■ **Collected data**
»»

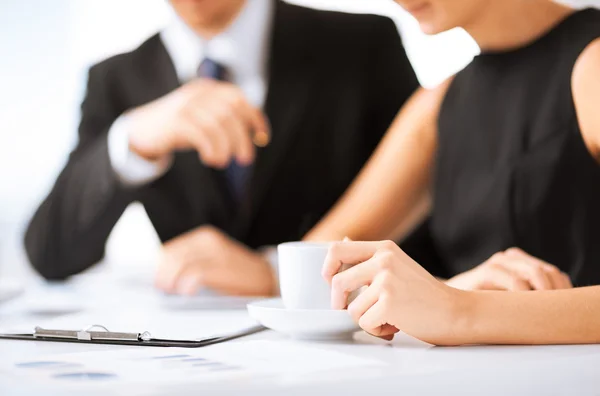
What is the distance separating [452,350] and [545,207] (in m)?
0.60

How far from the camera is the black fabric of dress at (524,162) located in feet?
4.07

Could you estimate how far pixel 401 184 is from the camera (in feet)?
4.93

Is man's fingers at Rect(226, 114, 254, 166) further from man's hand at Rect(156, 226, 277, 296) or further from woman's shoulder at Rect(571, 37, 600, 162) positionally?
woman's shoulder at Rect(571, 37, 600, 162)

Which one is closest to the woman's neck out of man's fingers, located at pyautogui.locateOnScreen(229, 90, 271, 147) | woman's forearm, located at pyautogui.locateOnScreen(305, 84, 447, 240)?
woman's forearm, located at pyautogui.locateOnScreen(305, 84, 447, 240)

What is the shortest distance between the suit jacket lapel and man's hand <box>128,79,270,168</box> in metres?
0.03

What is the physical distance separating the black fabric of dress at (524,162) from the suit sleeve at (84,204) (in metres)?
0.80

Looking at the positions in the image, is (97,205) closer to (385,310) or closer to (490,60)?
(490,60)

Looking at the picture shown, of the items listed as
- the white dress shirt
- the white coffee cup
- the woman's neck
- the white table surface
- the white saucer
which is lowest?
the white table surface

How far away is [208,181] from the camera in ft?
5.88

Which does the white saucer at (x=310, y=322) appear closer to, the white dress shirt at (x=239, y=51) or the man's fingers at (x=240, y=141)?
the man's fingers at (x=240, y=141)

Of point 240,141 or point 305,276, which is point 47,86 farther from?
point 305,276

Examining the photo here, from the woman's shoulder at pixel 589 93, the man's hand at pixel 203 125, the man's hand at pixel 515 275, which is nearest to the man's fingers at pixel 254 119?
the man's hand at pixel 203 125

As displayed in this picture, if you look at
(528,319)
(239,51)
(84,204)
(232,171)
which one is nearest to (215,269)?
(232,171)

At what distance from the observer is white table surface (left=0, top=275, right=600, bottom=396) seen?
0.58m
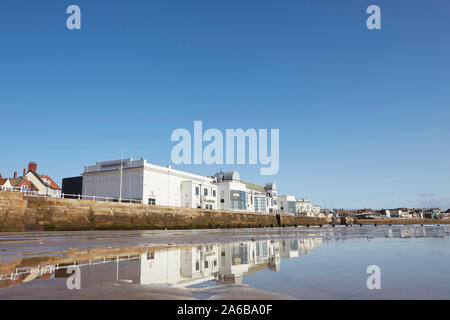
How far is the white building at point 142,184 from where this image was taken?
172 feet

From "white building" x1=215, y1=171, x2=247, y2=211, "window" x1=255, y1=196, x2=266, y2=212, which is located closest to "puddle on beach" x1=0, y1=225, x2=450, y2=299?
"white building" x1=215, y1=171, x2=247, y2=211

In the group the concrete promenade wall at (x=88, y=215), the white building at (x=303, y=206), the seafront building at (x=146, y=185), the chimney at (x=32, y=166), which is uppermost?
the chimney at (x=32, y=166)

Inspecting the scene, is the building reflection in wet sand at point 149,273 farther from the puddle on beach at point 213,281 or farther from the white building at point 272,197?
the white building at point 272,197

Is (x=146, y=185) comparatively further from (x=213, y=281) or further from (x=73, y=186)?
(x=213, y=281)

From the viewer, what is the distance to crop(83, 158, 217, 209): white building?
5253cm

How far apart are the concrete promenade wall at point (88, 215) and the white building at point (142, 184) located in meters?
8.53

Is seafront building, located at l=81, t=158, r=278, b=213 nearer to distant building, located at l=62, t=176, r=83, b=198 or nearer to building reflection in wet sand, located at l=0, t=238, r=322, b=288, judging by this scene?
distant building, located at l=62, t=176, r=83, b=198

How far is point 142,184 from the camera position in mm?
51656

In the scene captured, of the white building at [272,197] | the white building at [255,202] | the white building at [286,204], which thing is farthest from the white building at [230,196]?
the white building at [286,204]

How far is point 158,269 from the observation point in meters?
6.82

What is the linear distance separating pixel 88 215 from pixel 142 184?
2090 cm

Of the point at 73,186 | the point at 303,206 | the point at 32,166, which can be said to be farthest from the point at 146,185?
the point at 303,206

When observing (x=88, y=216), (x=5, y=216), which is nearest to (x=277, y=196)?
(x=88, y=216)

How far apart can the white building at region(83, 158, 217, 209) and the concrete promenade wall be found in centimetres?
853
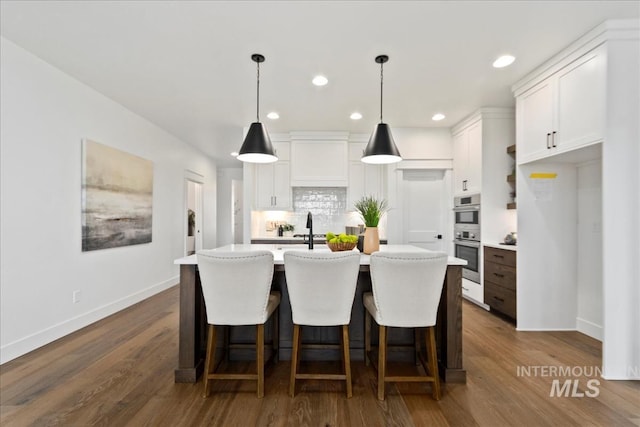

««

Substitute "small plate" for "white saucer" everywhere it appears in the items, and write all the items out again with nothing else changed. Leave the pictures out of the answer.

■ **Result**
What is the distance separating [452,350] and [545,207] (in m)?
0.60

How far from the camera is the black fabric of dress at (524,162) located in feet?
4.07

Could you estimate how far pixel 401 184 is from the camera (in feet)?
4.93

Is man's fingers at Rect(226, 114, 254, 166) further from man's hand at Rect(156, 226, 277, 296) or further from woman's shoulder at Rect(571, 37, 600, 162) positionally?
woman's shoulder at Rect(571, 37, 600, 162)

Which one is closest to the woman's neck out of man's fingers, located at pyautogui.locateOnScreen(229, 90, 271, 147) | woman's forearm, located at pyautogui.locateOnScreen(305, 84, 447, 240)?
woman's forearm, located at pyautogui.locateOnScreen(305, 84, 447, 240)

What is the shortest distance between the suit jacket lapel and man's hand <box>128,79,270,168</box> in metres?
0.03

What is the physical distance separating the black fabric of dress at (524,162) from the suit sleeve at (84,204) (in metres)?
0.80

Looking at the positions in the image, is (97,205) closer to (385,310) or closer to (490,60)?
(490,60)

Looking at the picture shown, of the items listed as
- the white dress shirt
- the white coffee cup
- the woman's neck
- the white table surface
- the small plate
which is lowest?
the white table surface

How far away is [208,181] from the camera in ft?
5.88

Which does the small plate at (x=310, y=322) appear closer to, the white dress shirt at (x=239, y=51) or the man's fingers at (x=240, y=141)?
the man's fingers at (x=240, y=141)

Of point 240,141 or point 305,276, which is point 47,86 farther from?
point 305,276

Examining the photo here, from the woman's shoulder at pixel 589 93, the man's hand at pixel 203 125, the man's hand at pixel 515 275, which is nearest to the man's fingers at pixel 254 119?
the man's hand at pixel 203 125

As displayed in this picture, if you look at
(528,319)
(239,51)
(84,204)
(232,171)
which one is nearest to (215,269)?
(232,171)

At what distance from the observer is white table surface (left=0, top=275, right=600, bottom=396) seen?
0.58m
How far is the white building at point 142,184 from where this image was taken?
172 feet

From "white building" x1=215, y1=171, x2=247, y2=211, "window" x1=255, y1=196, x2=266, y2=212, which is located closest to "puddle on beach" x1=0, y1=225, x2=450, y2=299?
"white building" x1=215, y1=171, x2=247, y2=211

In the group the concrete promenade wall at (x=88, y=215), the white building at (x=303, y=206), the seafront building at (x=146, y=185), the chimney at (x=32, y=166), which is uppermost?
the chimney at (x=32, y=166)

Inspecting the scene, is the building reflection in wet sand at point 149,273 farther from the puddle on beach at point 213,281 or farther from the white building at point 272,197?
the white building at point 272,197

Is (x=146, y=185) comparatively further from (x=213, y=281) or further from (x=73, y=186)?
(x=213, y=281)

From the viewer, what is the distance to crop(83, 158, 217, 209): white building?
5253cm

How far apart are the concrete promenade wall at point (88, 215) and the white building at point (142, 184) located in meters?
8.53

Is seafront building, located at l=81, t=158, r=278, b=213 nearer to distant building, located at l=62, t=176, r=83, b=198 or nearer to building reflection in wet sand, located at l=0, t=238, r=322, b=288, judging by this scene?
distant building, located at l=62, t=176, r=83, b=198

How far is point 142,184 from the camera position in mm?
51656

In the scene captured, of the white building at [272,197] | the white building at [255,202] | the white building at [286,204], which thing is farthest from the white building at [230,196]?
the white building at [286,204]

How far is point 158,269 from the observation point in meters?
6.82

What is the linear distance separating pixel 88 215 from pixel 142 184?
2090 cm

Of the point at 73,186 | the point at 303,206 | the point at 32,166, which can be said to be farthest from the point at 146,185?
the point at 303,206

When observing (x=88, y=216), (x=5, y=216), which is nearest to (x=277, y=196)?
(x=88, y=216)

How far apart can the white building at region(83, 158, 217, 209) and the concrete promenade wall be found in centimetres?
853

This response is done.